O objetivo desse recurso inicial não é pensar no pagamento da dívida, mas em incrementar a receita futura. Hoje a receita projetada é de R$ 150 milhões, R$ 170 milhões, teria R$ 34 milhões para pagamento de dívida. Se aumentar a receita para R$ 300 milhões, já seriam R$ 60 milhões (para dívida). A ideia é gerar SAF com faturamento robusto, disputar melhores competições, gerar jogadores a melhores preços e ter faturamento maior, que vai gerar aceleração no pagamento da dívida – enumerou.

O porta-voz da SAF do Botafogo falou também sobre o investimento no futebol do clube, mesmo que sem abrir os valores exatos.

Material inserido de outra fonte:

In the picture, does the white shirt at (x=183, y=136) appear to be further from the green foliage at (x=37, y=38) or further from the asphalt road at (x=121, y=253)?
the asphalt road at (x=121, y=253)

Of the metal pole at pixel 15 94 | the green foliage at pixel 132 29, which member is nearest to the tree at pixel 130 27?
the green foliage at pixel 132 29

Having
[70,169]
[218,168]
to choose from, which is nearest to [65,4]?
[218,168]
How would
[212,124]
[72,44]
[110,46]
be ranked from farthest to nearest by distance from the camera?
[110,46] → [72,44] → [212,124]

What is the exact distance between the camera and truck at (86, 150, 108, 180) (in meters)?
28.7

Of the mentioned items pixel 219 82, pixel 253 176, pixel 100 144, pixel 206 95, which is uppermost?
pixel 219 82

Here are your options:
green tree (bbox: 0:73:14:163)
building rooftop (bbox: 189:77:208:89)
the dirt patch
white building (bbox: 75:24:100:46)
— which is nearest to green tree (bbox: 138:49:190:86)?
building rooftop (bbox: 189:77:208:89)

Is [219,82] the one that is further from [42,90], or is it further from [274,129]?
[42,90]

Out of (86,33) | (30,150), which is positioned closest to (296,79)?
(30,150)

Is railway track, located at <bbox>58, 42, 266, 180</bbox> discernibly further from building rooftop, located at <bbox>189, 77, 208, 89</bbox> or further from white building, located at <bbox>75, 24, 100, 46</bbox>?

Esse número já existe, mas está coberto por cláusula de confidencialidade. Mas coloca o Botafogo em patamar interessante. Para todo nosso grupo de trabalho, esse era um ponto inegociável. Os valores até negociamos, mas uma cláusula que garantisse bom desempenho era primordial. Não percebemos essa intenção no John (de tornar o Botafogo um clube de revenda de atletas), mas precisa estar no papel que a ideia é o Botafogo ter um time competitivo – explicou

– O que é importante dizer é que não conseguimos colocar esse compromisso com perpetuidade, mas do primeiro ao sétimo ano. E a partir do oitavo há cláusula de melhores esforços e elenco compatível com Série A. A linha mestra é um orçamento de elite do futebol brasileiro. Qual foi a preocupação? Esperamos e ouvimos rumores de uma liga, com explosão de receita. Então colocamos outro mecanismo de reajuste. Era preciso proteger o clube – completou.